Con il Dlgs 158/2015 sono state inasprite le ammende previste dal Testo unico in materia di IVA. In particolare, si distingue tra:
- omissione o errata applicazione dell’inversione contabile;
- errore nell’IVA dichiarata.
Nel primo caso, le sanzioni sono più elevate, dato che non è stato effettuato un versamento dell’imposta sul valore aggiunto e, come tale, si applicherà una pena pecuniaria da un minimo di 500€ a un massimo di 20.000€.
L’ammenda sarà più levata nell’ipotesi di tentativo di nascondere l’omissione del reverse charge, per esempio non inserendolo nelle scritture contabili. In questo caso, la sanzione sarà incrementata dal 5% fino al 10%.
Diversa è la situazione in cui si è effettuata comunque una dichiarazione ai fini d’IVA, ma questa contiene un importo sbagliato o un errore nell’applicare il meccanismo di reverse charge a operazioni non soggette.
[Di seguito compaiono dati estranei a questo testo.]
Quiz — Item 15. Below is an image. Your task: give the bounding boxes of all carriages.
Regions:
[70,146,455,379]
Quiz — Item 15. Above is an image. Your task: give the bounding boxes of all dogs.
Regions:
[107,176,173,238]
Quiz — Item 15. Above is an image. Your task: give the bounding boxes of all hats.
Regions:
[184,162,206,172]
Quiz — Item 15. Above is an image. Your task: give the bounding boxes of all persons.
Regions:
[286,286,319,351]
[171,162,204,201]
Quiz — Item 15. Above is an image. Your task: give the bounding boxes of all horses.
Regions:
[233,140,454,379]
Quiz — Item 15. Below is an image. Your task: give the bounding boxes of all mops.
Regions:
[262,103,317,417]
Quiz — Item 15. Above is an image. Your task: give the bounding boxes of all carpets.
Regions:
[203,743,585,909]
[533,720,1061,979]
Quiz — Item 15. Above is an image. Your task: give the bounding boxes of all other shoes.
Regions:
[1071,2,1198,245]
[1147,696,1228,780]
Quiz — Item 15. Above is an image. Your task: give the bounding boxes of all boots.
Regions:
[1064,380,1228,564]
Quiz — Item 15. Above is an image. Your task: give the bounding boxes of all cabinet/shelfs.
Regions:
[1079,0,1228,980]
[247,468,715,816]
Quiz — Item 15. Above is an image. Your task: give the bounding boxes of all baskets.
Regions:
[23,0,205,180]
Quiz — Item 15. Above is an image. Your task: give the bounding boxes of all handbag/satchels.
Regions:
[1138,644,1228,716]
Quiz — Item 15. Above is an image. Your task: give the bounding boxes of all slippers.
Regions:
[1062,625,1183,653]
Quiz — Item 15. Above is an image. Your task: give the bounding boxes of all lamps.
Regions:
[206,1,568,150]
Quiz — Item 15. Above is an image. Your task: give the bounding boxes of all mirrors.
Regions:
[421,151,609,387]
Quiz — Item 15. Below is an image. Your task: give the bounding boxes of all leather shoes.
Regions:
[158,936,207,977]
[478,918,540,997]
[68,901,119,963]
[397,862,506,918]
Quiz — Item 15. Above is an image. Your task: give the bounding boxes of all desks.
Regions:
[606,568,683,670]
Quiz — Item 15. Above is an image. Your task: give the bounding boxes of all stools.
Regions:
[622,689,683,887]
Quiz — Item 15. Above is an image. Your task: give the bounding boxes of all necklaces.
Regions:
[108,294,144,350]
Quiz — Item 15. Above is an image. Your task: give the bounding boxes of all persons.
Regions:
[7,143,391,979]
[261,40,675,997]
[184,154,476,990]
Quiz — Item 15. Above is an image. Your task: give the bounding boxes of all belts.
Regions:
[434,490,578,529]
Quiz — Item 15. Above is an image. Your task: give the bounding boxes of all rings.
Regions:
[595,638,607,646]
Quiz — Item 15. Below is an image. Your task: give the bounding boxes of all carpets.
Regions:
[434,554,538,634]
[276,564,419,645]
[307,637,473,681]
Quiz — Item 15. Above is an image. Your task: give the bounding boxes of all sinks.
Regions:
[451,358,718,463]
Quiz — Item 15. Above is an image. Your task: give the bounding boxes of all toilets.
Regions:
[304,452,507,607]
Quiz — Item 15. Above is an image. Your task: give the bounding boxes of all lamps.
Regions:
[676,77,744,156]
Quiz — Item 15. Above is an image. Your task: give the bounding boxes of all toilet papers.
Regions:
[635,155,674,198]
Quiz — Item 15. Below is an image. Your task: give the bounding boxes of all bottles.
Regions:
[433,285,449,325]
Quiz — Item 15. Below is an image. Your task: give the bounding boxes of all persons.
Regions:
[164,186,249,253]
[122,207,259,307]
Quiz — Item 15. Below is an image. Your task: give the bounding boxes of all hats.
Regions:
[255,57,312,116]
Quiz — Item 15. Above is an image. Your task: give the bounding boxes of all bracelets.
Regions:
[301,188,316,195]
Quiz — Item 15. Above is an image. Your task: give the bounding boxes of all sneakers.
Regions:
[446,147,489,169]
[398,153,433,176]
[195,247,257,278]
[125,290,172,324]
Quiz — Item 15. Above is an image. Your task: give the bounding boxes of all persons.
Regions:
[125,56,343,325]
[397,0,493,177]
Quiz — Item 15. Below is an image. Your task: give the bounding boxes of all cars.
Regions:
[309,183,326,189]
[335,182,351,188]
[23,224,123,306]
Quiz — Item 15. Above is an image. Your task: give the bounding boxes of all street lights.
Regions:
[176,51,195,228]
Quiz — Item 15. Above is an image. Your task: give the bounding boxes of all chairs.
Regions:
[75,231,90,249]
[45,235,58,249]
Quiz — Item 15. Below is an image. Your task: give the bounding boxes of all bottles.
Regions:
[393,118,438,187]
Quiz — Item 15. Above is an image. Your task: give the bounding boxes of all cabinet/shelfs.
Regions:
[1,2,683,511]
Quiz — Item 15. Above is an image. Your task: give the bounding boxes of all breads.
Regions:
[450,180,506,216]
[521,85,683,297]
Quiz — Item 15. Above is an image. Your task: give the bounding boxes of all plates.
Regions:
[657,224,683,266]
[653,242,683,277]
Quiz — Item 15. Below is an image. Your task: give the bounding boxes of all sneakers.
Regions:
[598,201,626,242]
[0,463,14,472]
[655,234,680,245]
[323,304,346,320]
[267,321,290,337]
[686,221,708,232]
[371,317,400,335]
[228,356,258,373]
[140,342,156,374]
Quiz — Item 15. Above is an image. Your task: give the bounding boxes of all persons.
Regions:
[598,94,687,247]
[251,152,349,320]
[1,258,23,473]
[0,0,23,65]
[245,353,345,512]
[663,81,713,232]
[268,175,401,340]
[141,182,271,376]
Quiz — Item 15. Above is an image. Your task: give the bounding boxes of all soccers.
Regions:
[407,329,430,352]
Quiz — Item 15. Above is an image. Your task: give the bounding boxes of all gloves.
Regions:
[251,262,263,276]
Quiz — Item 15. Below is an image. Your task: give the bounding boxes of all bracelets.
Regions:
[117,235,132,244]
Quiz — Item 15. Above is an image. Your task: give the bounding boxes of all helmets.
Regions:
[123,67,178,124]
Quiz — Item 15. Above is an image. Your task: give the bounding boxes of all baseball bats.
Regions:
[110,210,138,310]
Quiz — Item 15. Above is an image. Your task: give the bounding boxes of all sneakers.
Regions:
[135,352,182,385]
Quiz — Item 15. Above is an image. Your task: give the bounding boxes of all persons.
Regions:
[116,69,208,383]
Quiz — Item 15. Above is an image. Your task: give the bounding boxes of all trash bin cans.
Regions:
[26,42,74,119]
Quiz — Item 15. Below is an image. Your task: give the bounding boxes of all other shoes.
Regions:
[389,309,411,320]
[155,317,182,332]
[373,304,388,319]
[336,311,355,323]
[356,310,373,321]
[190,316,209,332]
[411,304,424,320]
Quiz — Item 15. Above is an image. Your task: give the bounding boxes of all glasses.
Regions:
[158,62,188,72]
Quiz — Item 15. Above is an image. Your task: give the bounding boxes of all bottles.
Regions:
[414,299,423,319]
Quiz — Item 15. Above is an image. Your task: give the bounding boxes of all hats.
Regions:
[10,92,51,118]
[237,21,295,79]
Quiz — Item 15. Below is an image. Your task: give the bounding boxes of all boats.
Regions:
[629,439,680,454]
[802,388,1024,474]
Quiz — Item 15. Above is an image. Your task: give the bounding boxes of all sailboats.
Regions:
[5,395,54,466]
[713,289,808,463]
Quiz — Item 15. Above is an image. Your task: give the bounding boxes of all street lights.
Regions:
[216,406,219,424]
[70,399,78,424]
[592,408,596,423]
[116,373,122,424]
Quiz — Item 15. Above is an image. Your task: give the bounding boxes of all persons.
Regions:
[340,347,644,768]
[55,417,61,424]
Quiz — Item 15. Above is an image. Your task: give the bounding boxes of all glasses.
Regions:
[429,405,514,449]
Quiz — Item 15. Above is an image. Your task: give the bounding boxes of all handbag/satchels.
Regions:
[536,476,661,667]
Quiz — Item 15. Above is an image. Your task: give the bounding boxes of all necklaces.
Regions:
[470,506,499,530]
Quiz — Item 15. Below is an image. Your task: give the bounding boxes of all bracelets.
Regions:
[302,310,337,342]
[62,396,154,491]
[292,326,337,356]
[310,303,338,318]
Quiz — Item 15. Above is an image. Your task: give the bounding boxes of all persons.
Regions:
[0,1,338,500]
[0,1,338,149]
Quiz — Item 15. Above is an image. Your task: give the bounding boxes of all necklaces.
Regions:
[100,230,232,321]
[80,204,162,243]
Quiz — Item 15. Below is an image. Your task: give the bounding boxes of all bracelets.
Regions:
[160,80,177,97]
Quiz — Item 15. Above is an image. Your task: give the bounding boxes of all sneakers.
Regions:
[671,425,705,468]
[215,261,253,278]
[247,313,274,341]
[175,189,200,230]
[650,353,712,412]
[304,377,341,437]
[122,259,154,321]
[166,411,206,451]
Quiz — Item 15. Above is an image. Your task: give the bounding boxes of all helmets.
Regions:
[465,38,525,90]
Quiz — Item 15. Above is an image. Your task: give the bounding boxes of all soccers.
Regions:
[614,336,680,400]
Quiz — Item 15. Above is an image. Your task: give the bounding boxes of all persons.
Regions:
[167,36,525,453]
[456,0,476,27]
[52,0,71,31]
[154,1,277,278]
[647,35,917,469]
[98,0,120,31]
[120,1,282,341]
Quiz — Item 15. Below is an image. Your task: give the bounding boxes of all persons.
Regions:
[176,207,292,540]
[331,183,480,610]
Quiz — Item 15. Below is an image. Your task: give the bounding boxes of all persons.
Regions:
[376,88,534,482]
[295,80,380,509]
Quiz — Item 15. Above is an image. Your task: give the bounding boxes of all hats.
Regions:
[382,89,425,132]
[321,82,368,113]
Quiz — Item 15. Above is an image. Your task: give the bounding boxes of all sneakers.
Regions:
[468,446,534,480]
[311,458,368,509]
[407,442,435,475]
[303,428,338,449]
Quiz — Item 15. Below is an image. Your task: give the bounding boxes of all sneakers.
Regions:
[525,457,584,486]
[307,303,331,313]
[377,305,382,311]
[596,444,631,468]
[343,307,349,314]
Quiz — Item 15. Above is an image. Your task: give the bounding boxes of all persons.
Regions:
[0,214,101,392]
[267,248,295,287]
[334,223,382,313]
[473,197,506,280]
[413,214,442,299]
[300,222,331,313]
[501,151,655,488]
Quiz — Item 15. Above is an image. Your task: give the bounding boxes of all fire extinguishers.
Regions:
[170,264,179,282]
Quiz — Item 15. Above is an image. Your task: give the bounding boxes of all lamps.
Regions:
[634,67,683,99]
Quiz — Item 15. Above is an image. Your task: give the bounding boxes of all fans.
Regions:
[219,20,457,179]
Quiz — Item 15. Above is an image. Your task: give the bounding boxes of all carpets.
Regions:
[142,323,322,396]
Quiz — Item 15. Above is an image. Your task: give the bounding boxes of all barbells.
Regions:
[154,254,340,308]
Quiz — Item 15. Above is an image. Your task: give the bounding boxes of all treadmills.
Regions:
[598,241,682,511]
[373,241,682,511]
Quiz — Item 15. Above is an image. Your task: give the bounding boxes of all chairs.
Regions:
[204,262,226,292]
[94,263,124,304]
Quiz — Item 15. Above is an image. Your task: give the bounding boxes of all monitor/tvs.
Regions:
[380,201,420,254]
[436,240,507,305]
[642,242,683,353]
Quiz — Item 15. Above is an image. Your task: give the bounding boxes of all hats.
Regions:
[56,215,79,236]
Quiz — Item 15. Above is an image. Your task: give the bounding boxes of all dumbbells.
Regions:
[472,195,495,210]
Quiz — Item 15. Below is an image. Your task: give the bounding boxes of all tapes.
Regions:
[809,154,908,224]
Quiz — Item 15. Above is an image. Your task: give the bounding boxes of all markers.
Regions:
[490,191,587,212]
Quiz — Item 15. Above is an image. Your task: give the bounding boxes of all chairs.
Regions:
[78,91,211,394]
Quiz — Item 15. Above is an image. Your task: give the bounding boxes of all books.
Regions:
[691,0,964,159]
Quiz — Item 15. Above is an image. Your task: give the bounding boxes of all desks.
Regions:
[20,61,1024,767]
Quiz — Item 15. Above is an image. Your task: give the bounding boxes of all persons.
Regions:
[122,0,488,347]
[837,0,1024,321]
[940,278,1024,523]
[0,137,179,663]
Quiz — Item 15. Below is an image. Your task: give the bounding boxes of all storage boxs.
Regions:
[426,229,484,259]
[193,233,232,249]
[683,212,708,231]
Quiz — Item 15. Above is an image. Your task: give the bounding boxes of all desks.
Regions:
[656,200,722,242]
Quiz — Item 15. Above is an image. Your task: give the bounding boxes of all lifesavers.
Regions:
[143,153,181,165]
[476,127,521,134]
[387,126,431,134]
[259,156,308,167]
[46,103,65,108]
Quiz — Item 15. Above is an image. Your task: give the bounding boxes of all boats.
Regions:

In questa casistica, il legislatore ha voluto ridurre le eventuali sanzioni, prevedendo un’ammenda con un minimo di 250€ e un massimo di 10.000€.
Infine, in caso di mancato reverse charge, avrai la possibilità di ridurre ulteriormente la sanzione fino a 1/9 del suo valore attraverso il sistema del ravvedimento operoso, versando quanto dovuto all’erario senza contestare l’eventuale sanzione attraverso un procedimento di opposizione.
Reverse charge: domande frequenti
Il termine reverse charge può essere tradotto come inversione contabile o spostamento fiscale e prevede il versamento dell’IVA a carico non di chi vende un prodotto o servizio, ma di chi lo acquista.
Il reverse charge si applica alle operazioni a titolo oneroso in Europa e per alcune categorie di prestazioni o vendita di beni in Italia.
L’IVA nel reverse charge è pagata dal destinatario acquirente e non dal fornitore, attraverso l’emissione di una nota di credito o di autofattura.